**To do:**
Which lines of the material below contain the string "support"? Pull out each of them and copy it whole.

**Record set:**
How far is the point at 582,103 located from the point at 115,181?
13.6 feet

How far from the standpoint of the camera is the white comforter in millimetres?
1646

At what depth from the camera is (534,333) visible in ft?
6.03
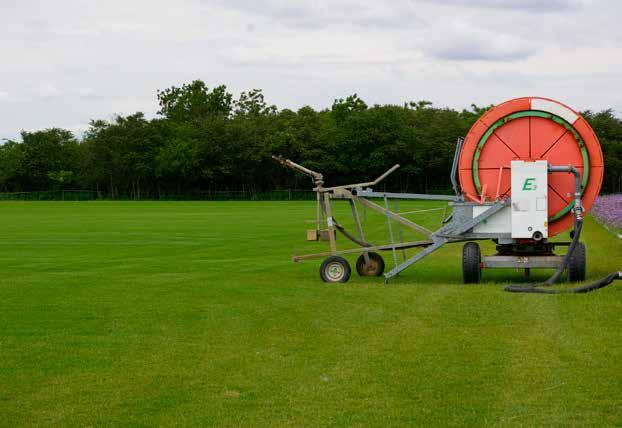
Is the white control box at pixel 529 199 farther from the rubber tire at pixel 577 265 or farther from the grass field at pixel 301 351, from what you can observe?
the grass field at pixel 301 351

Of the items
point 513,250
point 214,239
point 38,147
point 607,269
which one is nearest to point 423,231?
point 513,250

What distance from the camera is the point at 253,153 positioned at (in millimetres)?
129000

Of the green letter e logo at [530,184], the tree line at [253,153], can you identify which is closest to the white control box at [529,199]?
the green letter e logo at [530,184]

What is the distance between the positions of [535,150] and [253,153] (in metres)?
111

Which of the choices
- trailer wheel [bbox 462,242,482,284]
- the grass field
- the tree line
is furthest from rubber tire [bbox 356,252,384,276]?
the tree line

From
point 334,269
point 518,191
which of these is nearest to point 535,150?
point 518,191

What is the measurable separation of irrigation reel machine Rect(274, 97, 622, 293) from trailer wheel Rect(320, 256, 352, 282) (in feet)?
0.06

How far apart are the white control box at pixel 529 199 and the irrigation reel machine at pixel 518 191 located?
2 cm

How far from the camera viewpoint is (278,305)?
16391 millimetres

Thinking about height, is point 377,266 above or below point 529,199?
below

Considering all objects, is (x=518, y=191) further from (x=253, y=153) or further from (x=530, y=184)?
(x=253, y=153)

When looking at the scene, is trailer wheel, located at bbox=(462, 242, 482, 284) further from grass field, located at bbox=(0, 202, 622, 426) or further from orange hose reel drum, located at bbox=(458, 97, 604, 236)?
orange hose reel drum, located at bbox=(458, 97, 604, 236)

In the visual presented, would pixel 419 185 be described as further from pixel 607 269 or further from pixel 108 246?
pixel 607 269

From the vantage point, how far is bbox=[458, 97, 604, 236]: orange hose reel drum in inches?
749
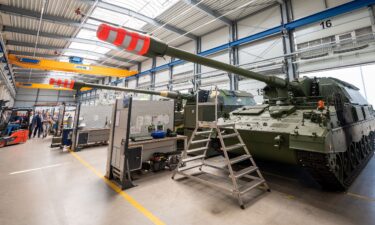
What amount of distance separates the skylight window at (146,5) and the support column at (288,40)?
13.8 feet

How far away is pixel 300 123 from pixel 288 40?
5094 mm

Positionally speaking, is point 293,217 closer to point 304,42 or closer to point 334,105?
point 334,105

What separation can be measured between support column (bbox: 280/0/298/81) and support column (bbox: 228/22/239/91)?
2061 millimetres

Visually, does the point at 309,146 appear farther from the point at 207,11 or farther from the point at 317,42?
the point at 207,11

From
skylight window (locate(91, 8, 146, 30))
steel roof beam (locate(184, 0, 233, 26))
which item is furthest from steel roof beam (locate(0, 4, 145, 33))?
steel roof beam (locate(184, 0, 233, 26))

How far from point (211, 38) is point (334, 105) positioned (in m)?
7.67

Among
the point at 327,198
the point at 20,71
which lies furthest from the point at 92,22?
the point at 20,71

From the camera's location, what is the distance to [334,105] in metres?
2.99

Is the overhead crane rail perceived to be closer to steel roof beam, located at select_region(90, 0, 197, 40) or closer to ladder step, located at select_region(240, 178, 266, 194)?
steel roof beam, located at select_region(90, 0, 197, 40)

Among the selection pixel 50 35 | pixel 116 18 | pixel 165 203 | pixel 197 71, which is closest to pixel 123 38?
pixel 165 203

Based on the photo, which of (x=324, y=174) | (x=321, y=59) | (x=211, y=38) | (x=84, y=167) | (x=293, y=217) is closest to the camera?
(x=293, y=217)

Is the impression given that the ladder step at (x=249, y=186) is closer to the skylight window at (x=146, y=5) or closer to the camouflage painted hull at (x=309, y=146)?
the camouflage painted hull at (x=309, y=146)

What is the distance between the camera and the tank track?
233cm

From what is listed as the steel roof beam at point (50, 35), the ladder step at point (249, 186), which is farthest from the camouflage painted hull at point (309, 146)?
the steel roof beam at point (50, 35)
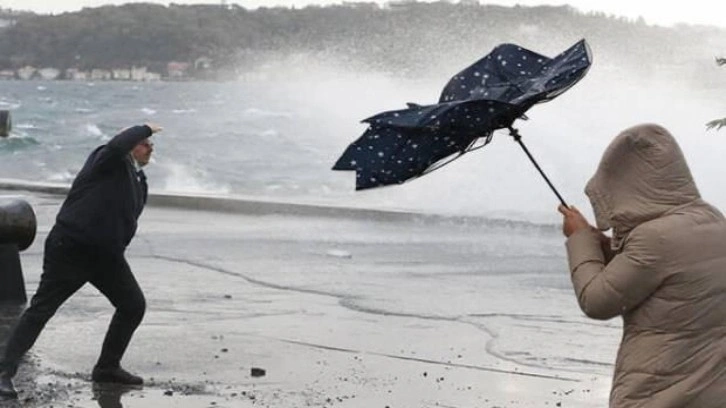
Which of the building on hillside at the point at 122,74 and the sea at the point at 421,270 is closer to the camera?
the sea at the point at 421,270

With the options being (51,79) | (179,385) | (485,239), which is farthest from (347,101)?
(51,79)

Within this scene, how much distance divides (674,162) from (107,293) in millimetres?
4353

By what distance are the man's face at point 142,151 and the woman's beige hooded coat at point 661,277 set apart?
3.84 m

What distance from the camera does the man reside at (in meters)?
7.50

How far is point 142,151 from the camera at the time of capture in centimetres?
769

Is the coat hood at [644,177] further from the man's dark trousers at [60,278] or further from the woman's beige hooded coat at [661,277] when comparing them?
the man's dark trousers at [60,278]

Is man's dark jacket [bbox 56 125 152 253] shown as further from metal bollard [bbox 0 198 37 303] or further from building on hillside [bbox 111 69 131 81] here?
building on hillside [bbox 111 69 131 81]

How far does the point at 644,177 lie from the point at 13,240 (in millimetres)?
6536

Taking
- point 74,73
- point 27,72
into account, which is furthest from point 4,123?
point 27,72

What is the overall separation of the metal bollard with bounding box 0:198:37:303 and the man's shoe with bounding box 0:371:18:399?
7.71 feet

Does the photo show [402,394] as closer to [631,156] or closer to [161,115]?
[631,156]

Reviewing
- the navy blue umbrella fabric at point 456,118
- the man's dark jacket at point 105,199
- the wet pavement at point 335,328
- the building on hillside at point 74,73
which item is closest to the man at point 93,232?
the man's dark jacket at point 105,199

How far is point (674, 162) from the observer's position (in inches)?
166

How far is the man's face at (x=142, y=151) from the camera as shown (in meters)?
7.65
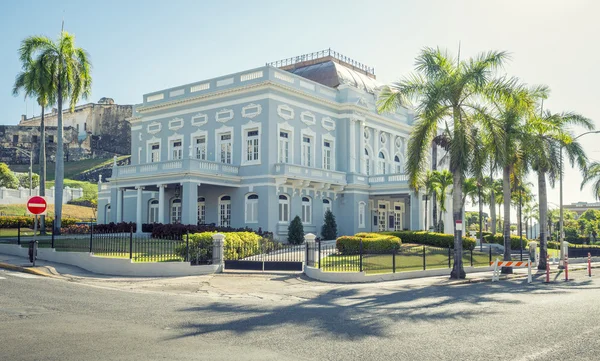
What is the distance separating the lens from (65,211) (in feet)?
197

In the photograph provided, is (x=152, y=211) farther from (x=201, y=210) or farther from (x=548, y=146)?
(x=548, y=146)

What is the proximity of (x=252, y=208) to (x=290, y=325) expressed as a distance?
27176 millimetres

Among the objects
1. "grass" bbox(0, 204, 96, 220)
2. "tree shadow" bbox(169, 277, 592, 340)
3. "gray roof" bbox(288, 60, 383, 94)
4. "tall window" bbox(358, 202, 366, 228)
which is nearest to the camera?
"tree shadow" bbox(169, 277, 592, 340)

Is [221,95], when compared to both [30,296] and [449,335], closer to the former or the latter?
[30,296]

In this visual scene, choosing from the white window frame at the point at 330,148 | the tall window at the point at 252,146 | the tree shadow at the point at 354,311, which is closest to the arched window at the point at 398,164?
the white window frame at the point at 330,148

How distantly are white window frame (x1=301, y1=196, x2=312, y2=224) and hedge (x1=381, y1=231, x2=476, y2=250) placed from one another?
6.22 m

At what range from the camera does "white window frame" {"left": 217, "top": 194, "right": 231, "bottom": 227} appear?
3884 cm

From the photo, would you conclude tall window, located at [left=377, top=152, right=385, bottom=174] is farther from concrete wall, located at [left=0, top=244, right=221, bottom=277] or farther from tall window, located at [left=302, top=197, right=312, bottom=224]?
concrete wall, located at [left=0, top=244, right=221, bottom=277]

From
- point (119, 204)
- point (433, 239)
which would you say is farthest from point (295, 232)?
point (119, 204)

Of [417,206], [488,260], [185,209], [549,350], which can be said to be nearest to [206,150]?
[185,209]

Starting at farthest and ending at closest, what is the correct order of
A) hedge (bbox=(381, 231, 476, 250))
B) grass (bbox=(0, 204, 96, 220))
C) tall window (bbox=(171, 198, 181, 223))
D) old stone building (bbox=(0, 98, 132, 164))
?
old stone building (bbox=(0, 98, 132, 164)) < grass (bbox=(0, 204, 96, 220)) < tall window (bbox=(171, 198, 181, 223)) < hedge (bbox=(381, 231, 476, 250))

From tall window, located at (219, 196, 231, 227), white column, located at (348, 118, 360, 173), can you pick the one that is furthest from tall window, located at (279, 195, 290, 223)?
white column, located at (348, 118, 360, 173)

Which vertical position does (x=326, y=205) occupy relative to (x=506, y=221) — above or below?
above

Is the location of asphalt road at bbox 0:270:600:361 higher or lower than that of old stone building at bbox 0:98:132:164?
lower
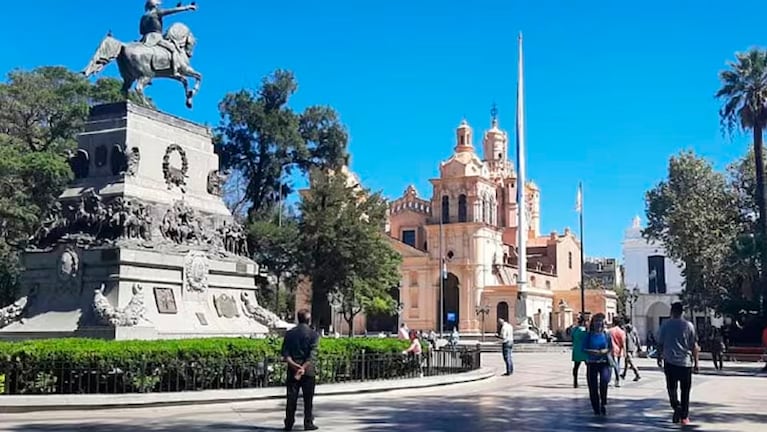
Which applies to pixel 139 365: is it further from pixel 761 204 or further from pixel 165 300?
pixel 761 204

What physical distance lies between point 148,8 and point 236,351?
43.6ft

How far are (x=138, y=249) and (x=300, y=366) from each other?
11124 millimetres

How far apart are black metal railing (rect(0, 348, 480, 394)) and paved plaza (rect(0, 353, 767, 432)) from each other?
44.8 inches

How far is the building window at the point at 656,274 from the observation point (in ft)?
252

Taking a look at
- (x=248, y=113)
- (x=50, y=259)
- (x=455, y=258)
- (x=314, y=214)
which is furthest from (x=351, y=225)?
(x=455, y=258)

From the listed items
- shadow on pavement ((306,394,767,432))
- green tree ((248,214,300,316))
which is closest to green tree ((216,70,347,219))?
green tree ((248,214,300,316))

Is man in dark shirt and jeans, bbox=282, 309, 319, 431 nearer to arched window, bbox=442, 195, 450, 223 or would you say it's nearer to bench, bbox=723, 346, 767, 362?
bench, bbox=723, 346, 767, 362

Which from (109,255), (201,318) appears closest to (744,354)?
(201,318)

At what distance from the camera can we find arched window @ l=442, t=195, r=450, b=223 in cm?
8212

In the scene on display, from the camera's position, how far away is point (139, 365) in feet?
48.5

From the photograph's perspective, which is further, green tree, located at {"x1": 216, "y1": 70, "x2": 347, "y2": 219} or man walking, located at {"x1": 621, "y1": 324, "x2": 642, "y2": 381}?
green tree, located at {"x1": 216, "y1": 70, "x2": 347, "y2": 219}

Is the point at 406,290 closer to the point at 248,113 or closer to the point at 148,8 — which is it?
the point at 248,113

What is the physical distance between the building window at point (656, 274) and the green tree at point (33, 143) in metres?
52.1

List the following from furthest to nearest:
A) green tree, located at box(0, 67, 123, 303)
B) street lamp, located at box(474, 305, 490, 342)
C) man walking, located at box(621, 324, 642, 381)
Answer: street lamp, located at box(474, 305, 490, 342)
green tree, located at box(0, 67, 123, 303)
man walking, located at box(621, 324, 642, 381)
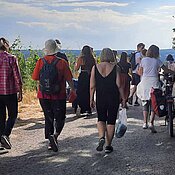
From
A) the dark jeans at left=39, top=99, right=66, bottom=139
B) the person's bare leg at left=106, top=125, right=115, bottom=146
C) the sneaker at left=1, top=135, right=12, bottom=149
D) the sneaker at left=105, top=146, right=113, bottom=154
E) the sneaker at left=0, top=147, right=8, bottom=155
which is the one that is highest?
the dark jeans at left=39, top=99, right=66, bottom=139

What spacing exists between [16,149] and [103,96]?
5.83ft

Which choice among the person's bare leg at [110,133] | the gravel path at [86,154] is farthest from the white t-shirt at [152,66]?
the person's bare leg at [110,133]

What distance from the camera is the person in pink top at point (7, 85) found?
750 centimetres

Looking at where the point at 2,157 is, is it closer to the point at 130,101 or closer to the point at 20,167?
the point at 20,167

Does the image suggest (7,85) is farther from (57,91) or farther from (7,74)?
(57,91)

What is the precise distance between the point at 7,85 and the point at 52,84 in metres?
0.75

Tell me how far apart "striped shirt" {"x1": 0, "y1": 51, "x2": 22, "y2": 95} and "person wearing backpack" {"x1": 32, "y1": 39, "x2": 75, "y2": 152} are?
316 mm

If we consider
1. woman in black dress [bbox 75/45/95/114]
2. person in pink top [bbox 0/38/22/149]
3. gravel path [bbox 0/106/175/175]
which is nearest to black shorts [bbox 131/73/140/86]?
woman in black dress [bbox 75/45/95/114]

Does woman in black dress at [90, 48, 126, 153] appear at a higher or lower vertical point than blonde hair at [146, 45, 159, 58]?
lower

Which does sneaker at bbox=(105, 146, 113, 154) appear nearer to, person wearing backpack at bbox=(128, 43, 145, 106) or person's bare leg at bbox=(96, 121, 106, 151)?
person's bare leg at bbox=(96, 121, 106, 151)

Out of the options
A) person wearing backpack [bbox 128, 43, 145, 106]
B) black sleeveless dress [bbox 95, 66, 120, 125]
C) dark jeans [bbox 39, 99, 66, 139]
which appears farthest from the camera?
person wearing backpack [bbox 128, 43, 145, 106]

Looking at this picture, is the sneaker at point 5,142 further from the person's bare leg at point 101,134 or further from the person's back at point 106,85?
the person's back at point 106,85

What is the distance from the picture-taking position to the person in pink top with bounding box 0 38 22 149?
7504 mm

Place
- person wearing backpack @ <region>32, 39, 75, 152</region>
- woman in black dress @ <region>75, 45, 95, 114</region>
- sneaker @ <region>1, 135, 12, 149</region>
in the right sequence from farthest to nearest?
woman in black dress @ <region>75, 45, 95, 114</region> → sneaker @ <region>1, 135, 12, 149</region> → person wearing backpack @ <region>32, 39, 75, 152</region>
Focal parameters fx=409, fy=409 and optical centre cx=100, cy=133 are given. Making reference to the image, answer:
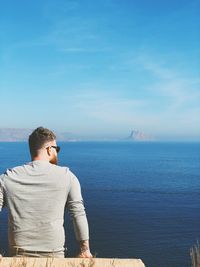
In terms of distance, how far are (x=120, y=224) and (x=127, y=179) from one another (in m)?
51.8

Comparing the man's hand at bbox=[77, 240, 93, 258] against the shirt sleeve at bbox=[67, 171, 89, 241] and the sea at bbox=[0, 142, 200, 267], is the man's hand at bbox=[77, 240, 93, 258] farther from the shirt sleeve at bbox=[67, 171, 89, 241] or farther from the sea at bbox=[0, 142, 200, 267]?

**Written response:**
What amount of distance separates the skylight window at (146,5) and the support column at (288,40)?
What separation can be measured between support column (bbox: 280/0/298/81) and support column (bbox: 228/22/239/91)?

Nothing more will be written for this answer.